RECORDS FOR THIS EXERCISE section start

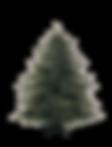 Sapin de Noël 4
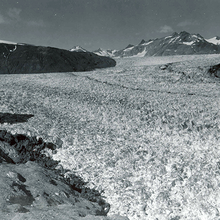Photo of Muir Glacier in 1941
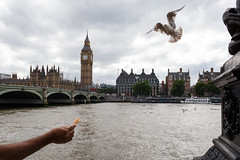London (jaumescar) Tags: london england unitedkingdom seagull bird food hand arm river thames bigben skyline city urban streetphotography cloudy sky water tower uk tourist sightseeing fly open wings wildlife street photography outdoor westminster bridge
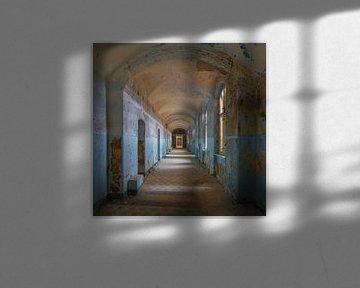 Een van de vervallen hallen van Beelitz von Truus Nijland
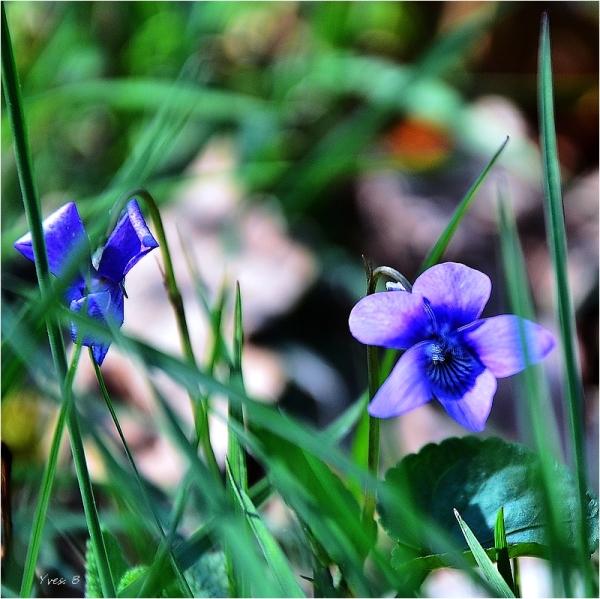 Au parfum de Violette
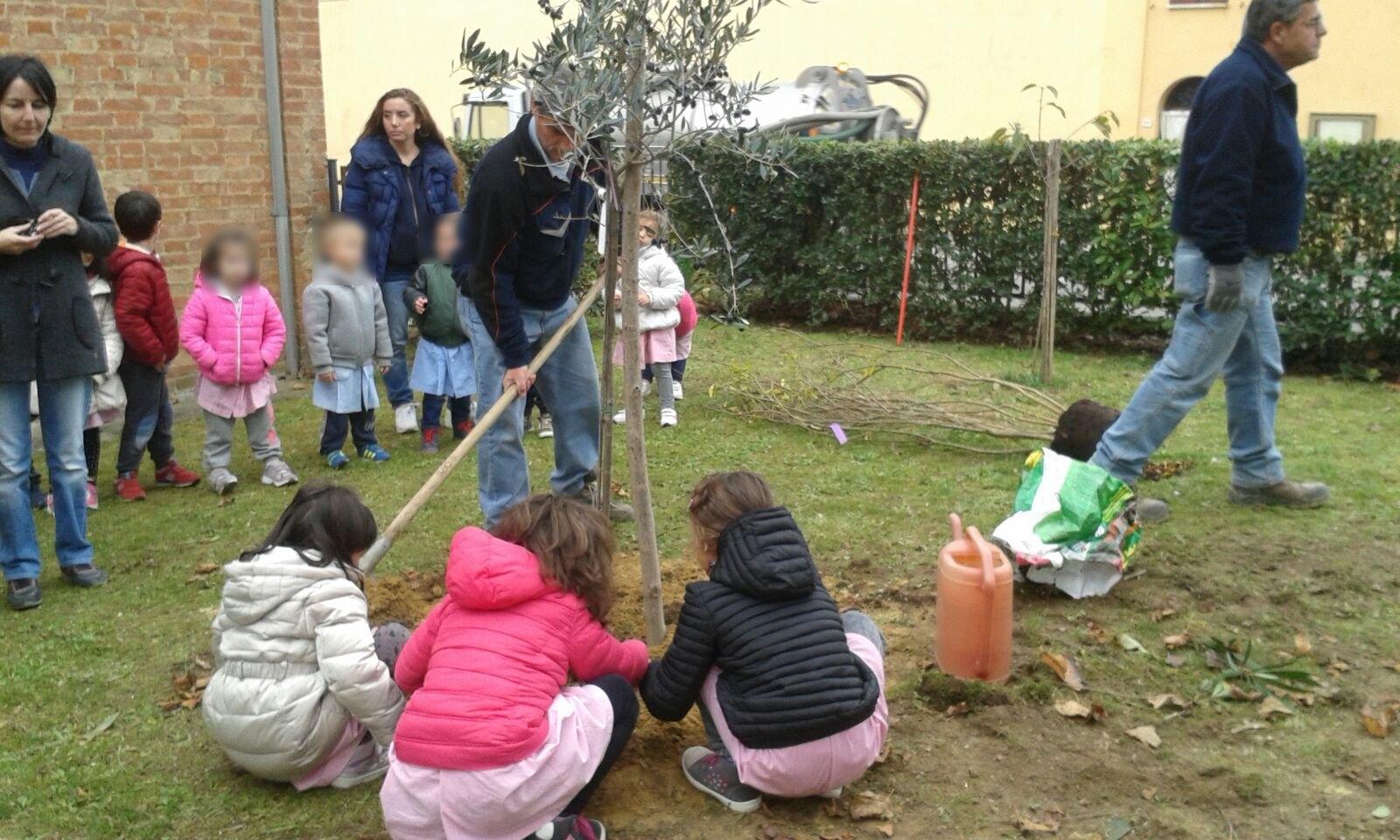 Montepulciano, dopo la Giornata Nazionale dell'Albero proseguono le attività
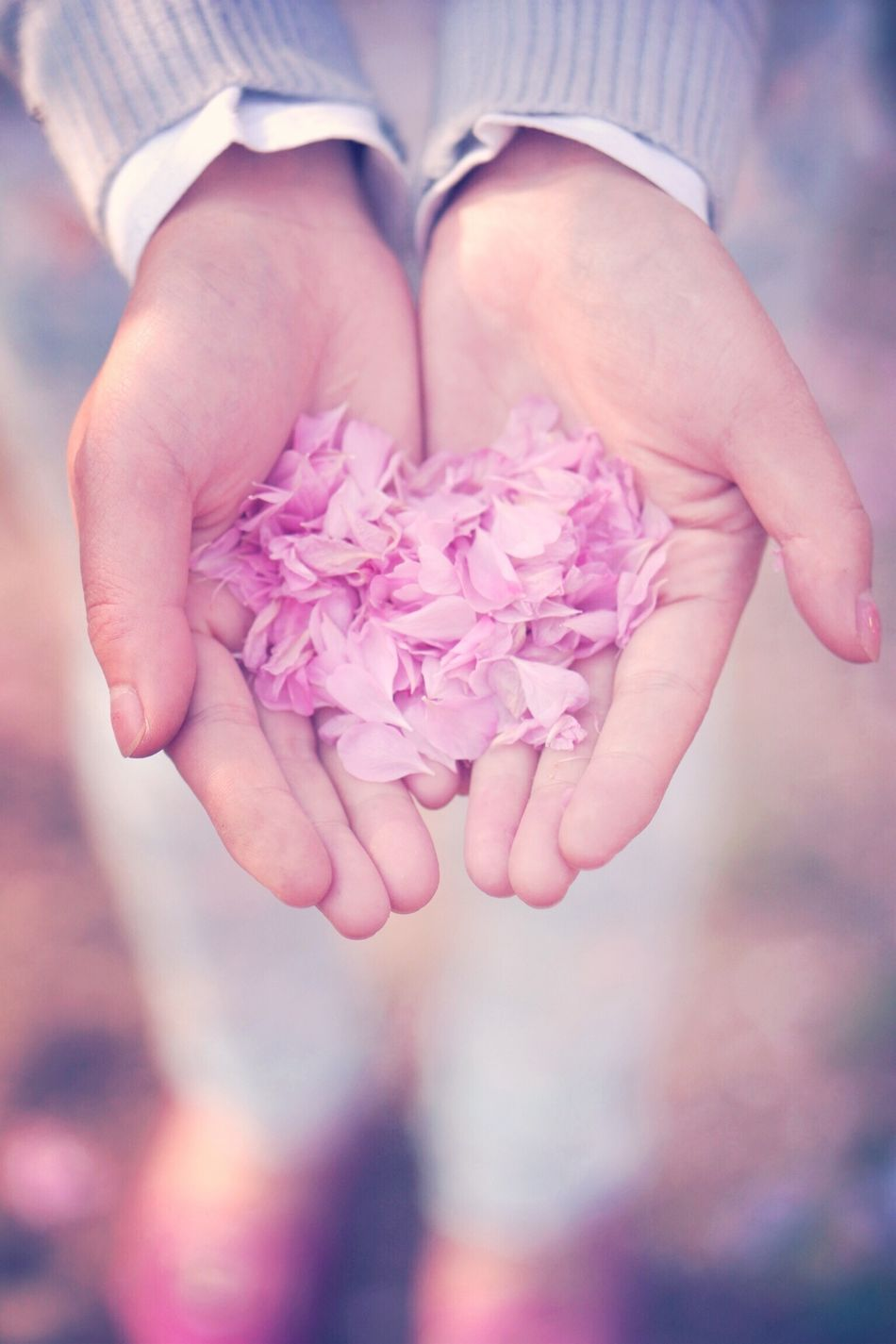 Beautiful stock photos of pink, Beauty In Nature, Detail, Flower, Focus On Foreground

RECORDS FOR THIS EXERCISE section end

# WHAT NEEDS TO BE DONE
Give every entry again verbatim, with no pictures.

# REPLY
 Sapin de Noël 4
Photo of Muir Glacier in 1941
London (jaumescar) Tags: london england unitedkingdom seagull bird food hand arm river thames bigben skyline city urban streetphotography cloudy sky water tower uk tourist sightseeing fly open wings wildlife street photography outdoor westminster bridge
 Een van de vervallen hallen van Beelitz von Truus Nijland
 Au parfum de Violette
 Montepulciano, dopo la Giornata Nazionale dell'Albero proseguono le attività
 Beautiful stock photos of pink, Beauty In Nature, Detail, Flower, Focus On Foreground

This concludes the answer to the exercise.